Speed Limits Can be Dangerous

Ask any budget director for any government jurisdiction (except the federal government) and they will likely tell you that fines and penalties are a major part of their revenue stream. And most of those fines and penalties come from traffic tickets. And a lot of those, perhaps a majority, are speeding tickets.

I am convinced that most speed limits are set not for safety, but for maximizing revenue.

But, you might be saying, if you post a speed limit of 35, people will go 40 mph or even 50 mph. That's true, to a point. But the reason is likely the road is safe at 50 mph and the speed limit was set to maximize revenue. Most people drive at a speed they feel comfortable at, and pay scant attention to the actual speed limit. People aren't suicidal.

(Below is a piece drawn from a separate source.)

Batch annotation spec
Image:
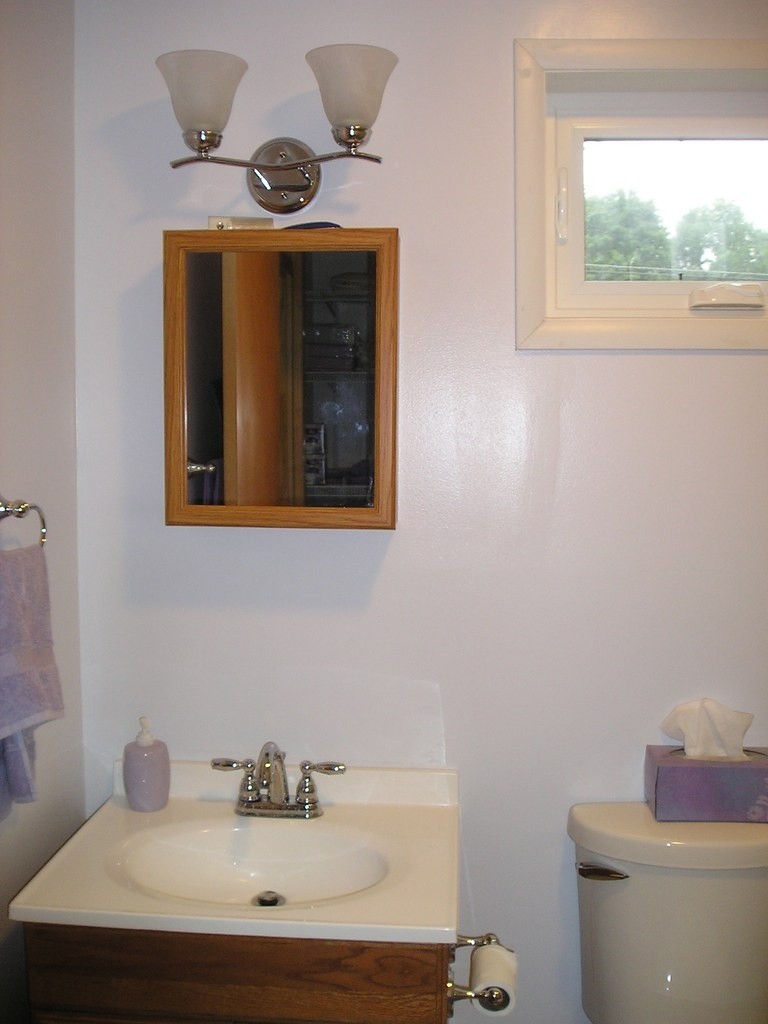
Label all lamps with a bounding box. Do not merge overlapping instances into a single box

They drive what they think is safe yet comfortable.

I remember when I drove in Idaho with its 80 mph speed limit on rural interstates. And while I was doing 85 (as I tend to go 5 mph over any speed limit as long as conditions permit) a lot of people weren't even going the speed limit. They weren't comfortable at 80.

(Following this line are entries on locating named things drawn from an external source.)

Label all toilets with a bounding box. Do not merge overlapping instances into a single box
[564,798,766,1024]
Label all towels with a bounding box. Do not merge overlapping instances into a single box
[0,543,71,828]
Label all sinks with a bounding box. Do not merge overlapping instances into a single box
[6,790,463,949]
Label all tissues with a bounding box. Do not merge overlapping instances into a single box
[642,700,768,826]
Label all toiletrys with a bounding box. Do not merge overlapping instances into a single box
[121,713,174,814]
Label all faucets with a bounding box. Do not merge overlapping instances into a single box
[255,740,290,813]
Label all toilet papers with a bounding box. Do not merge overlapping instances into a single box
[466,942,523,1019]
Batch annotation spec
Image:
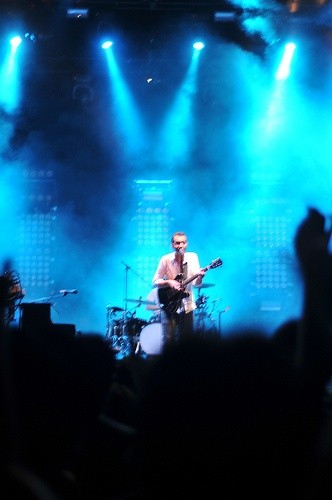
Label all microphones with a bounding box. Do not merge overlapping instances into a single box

Washington State was considering raising the speed limit on part of I-90 from 70 to 75. I went to a public hearing to speak in favor of it. One older woman got up and said she was against it because 70 mph is too fast for her. And I was in a Facebook discussion of speed limits and one person said (and I paraphrase from memory) "A mile per minute is fast enough." That's 60 mph.

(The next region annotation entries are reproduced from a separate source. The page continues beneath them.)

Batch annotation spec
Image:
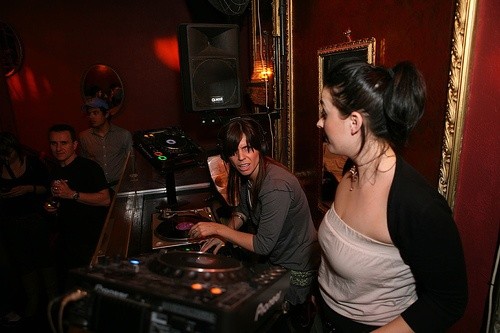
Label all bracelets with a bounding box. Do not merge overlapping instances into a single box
[33,185,37,193]
[73,191,80,201]
[233,213,247,225]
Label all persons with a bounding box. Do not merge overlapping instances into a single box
[0,129,50,199]
[316,59,473,333]
[78,98,135,196]
[1,124,112,329]
[192,118,316,319]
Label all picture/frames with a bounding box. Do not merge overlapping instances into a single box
[318,37,376,212]
[271,0,294,171]
[439,0,500,333]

I am old enough to remember (and have driven) back when the National Maximum Speed Limit (NMSL) was 55 mph. The problem with that was that governments learned they could make money off of low speed limits. And so did insurance companies so they still lobby for lower speed limits. Why do they make money? Because they raise your rates if you get a speeding ticket. Think about that. Say a road had a speed limit of 70 mph. Then the NMSL went into effect dropping the speed limit to 55 mph. Someone going 65 mph might get a ticket for going 5 mph slower than the old speed limit.

Now if the speed limit were raise to, say 100 mph, there would be very few tickets handed out because most people wouldn't drive that fast. Even I may not drive that fast (or 105 mph). Or I might. I was driving in Poland years ago and I was doing 100 mph on the mostly empty road and I got passed by a white BMW with German plates.

Some people think the faster you go, the more you're risking death or injury. If you crash going 100 mph, you're probably dead. But you first have to crash. A study showed that the further you deviate from the average speed (which may not be the speed limit) the more likely the crash. But the interesting thing, shown in the chart below, is it's more dangerous to go slow than to go fast.

Cars travelling faster or slower than average is what's dangerous. So let's say the speed limit on a road is 35 mph but the average speed is 50 mph. People going the speed limit are actually being more dangerous than people going 55 mph. The 35 mph speed limit is a dangerous speed limit. This is why speed limits should be set via engineering methods and not pulled out of the ear of some bureaucrat or politician to maximize revenue. And a person who thinks they're going safe by going the speed limit (or less) is actually one of the more dangerous drivers on the road.

So what's my point? If speed limits weren't a major revenue stream for governments, we might have speed limits based on reality. Roads would be safer and speed limits would likely be higher.